Jabat Pj Sekda Balikpapan, Agus Budi Fokus Kawal Anggaran dan Program Strategis 2026
BALIKPAPAN, Inibalikpapan.com — Agus Budi resmi menduduki jabatan sebagai Penjabat (Pj) Sekretaris Daerah (Sekda) Kota Balikpapan, Rabu (24/12/2025). Ia menggantikan Muhaimin yang bergeser ke Pemerintah Provinsi setelah dilantik sebagai Kepala Badan Perencanaan Pembangunan Daerah (Bappeda) Kaltim.
Agus Budi dikenal sebagai birokrat senior dengan pengalaman lintas sektor. Sebelumnya, ia pernah menjabat sebagai Kepala Bappeda, Kepala Badan Kepegawaian Daerah (BKD), serta Kepala Badan Pengelolaan Keuangan dan Aset Daerah (BPKAD) Kota Balikpapan.
Meski kini mengemban amanah sebagai Pj Sekda, Agus menegaskan komitmennya untuk tetap menuntaskan tugas pokoknya sebagai Kepala BKD hingga akhir 2025.
“Saya masih tetap Kepala BKD. Fokus saya saat ini adalah menyelesaikan penganggaran dan realisasi program 2025, khususnya di bidang kepegawaian dan administrasi anggaran,” ujarnya.
Percepatan Program Strategis Awal 2026
Agus mengungkapkan, Wali Kota Balikpapan memberikan penekanan khusus pada percepatan eksekusi anggaran di awal 2026, terutama untuk program strategis yang berdampak langsung kepada masyarakat.
Salah satu agenda prioritas yang akan dikawal adalah Pelaksanaan Pembangunan Berbasis Daerah (PBD) 2026, agar program-program yang menyentuh kebutuhan warga tetap berjalan optimal.
“Awal 2026 harus menjadi momentum percepatan. Arahan Pak Wali jelas, kegiatan strategis yang bersentuhan langsung dengan masyarakat tidak boleh tertunda, terutama yang sudah tertuang dalam RPJMD,” jelasnya.
Dampak Pemangkasan Dana Transfer
Terkait kebijakan pemangkasan anggaran dari pemerintah pusat, Agus mengonfirmasi bahwa total pemotongan dana transfer mencapai Rp1,055 triliun. Menurutnya, kebijakan tersebut berdampak luas terhadap pendanaan pembangunan, operasional perangkat daerah, hingga penguatan program strategis kota.
“Dampaknya ke hampir semua sektor. Jika pemangkasan diterapkan merata ke OPD, maka konsekuensinya kegiatan strategis pasti ikut terdampak,” ungkapnya.
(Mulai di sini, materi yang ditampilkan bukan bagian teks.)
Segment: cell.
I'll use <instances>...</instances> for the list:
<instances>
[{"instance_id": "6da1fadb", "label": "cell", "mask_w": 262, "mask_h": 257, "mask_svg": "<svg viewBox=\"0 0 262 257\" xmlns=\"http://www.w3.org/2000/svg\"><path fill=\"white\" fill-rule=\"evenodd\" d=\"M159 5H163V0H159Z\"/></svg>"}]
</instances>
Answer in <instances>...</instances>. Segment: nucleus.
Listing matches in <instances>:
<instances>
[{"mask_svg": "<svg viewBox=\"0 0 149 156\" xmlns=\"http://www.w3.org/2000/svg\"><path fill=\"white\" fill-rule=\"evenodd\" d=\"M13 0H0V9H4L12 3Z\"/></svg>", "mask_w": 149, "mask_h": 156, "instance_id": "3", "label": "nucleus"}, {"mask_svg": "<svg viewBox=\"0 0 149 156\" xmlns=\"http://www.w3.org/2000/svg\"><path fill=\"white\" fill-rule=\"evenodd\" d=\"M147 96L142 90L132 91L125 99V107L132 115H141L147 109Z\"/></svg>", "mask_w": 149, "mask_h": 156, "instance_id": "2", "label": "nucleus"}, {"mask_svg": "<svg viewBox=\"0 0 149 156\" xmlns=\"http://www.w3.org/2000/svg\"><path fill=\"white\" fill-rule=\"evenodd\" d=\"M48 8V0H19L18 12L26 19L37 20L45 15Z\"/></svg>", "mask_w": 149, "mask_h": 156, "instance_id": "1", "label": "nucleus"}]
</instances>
Meski demikian, Pemkot Balikpapan tetap berkomitmen menjaga prioritas pembangunan yang menyentuh kepentingan publik. Agus menegaskan, arahan Wali Kota sangat tegas agar program prioritas masyarakat tetap menjadi fokus utama.
“Komitmen Pak Wali kuat. Kepentingan masyarakat harus tetap dikawal, dan itu menjadi tanggung jawab saya ke depan,” katanya.
Masa Jabatan Pj Sekda
Agus menambahkan, masa jabatannya sebagai Pj Sekda akan berlangsung hingga ditetapkannya pejabat definitif melalui mekanisme seleksi. Namun, ia mengakui bahwa dari sisi usia, dirinya tidak lagi memenuhi syarat untuk mengikuti seleksi jabatan Sekda definitif.
“Ada aturan dan ketentuan dari pemerintah pusat, termasuk syarat usia, yang tentu harus kita hormati,” ujarnya.
Penunjukan Agus Budi sebagai Pj Sekda diharapkan mampu menjaga stabilitas birokrasi, memperkuat pengawalan anggaran, serta memastikan keberlanjutan pembangunan Kota Balikpapan di tengah dinamika kebijakan fiskal nasional.